I know there are plenty of good features on C++17 for us developers. For REST libraries I think we can set C++17 as the standard. But C++11 support shall still be provided in the framework. Therefore anyone already using ROOT6 could easily clone and install REST(framework) for a try, with no additional requirements. Note that we indeed don't recommend to use 14 or 11. If you look into CMake in this PR I already added warnings when enabling C++14 or 11. |
Okay I agree the C++03 argument was a bit over the top and using ROOT support of C++ standards as a guideline is in principle a good idea, since ROOT is the only hard requirement of REST. However in practise most users of REST also want to install the libraries and packages (especially Geant4), so even though Geant4 is not technically a requirement I think since most people use it we should also consider it as such, at least partially. Currently Geant4 has moved to C++17 standard and (I assume, didn't try it myself) is not possible to compile it with a lower standard. (for reference check the official installation guide and seach for |
Then we shall make restG4 support old geant4 also. We can create PRs in other repository. We must make agreement on the basic policy here.
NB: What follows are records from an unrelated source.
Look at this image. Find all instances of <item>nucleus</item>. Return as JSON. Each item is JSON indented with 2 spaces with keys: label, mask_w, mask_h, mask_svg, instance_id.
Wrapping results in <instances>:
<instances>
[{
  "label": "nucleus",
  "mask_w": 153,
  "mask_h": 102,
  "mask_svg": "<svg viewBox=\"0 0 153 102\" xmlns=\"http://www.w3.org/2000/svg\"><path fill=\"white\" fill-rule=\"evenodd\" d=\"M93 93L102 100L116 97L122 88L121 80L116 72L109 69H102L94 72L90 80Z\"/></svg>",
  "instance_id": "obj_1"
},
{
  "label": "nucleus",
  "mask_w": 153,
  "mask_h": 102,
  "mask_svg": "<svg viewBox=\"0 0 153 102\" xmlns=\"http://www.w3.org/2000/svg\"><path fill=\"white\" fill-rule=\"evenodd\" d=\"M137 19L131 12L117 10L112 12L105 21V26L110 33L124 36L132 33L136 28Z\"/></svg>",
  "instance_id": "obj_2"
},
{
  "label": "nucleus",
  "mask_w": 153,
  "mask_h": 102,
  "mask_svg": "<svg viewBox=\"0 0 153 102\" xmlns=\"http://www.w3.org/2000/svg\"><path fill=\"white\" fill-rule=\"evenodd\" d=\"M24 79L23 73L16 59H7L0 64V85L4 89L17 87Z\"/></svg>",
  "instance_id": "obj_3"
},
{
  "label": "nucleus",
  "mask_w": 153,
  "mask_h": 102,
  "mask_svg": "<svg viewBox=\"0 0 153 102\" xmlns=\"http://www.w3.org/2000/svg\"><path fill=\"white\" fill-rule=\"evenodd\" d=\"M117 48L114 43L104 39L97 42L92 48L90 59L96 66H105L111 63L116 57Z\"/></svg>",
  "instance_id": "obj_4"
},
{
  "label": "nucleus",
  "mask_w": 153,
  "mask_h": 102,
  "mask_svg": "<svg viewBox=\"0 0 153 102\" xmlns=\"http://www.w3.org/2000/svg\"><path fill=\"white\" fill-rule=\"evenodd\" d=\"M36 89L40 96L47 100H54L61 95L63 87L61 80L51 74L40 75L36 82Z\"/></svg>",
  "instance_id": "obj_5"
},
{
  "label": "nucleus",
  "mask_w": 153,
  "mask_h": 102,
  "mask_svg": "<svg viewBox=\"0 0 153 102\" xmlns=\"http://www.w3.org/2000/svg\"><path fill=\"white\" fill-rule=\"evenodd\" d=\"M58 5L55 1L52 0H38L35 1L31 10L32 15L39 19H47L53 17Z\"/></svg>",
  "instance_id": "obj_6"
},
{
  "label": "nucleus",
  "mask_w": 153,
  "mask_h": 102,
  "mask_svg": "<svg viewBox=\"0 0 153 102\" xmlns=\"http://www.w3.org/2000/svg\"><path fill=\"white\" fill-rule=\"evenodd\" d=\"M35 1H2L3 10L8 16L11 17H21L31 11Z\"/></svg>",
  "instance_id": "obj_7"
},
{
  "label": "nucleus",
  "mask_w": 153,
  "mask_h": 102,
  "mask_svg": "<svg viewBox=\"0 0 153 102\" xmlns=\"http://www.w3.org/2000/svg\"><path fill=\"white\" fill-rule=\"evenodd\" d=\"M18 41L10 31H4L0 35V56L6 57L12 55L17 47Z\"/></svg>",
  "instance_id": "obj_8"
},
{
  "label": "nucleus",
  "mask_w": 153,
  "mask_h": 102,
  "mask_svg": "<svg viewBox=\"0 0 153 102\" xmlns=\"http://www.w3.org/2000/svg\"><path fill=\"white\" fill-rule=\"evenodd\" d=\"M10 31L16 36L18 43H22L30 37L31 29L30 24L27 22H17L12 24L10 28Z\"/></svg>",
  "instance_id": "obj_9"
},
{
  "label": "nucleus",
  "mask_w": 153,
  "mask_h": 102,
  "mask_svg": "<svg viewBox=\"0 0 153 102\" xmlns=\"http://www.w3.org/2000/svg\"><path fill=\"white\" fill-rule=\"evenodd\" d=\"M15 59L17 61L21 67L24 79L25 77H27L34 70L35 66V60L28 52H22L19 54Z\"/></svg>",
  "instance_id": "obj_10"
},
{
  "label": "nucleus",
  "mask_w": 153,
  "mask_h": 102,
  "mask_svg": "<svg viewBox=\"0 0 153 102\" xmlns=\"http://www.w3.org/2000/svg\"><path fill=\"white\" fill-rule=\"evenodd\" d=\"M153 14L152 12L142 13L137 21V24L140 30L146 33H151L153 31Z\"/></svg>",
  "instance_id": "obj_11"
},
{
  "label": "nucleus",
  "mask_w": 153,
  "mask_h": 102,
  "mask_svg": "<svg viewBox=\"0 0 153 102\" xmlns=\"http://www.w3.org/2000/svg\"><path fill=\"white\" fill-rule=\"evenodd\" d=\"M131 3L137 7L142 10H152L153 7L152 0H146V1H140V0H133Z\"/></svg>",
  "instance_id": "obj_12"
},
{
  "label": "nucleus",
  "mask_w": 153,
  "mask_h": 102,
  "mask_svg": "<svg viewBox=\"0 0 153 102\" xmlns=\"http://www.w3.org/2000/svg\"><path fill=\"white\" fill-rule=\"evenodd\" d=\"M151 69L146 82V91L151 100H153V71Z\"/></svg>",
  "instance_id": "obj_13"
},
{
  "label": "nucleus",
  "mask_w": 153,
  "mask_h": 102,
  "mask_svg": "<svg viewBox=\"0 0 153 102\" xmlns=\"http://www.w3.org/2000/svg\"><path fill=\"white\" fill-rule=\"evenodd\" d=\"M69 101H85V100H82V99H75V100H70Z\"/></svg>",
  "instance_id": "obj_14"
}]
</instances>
We should not step too much forward than ROOT and Geant4. Even the latest Geant4 forces c++17, it doesn't mean that everyone is using c++17 Geant4. Even the latest ROOT version (6.26.x) is also moved to C++14 standard(still lower than the current REST requirement), not everyone is using c++17 ROOT. Why don't upgrade it? Because upgrading ROOT version also requires a re-compile for your existing code, and could cause unknown problems. See here their ABI backward compatibility. Assuming that a science project usually takes time of ~5 years, we can draw a line of REST minimum requirement to support ROOT and Geant4 versions for as long as 5 years. So after |
I still think we should retain c++11 compatibility for REST. At least for the framework. Otherwise it would be less acceptable by other collaborations. With this PR we can install REST framework under gcc 4.8.5. (Also the latest ROOT could be compiled with that gcc, why shouldn't us?)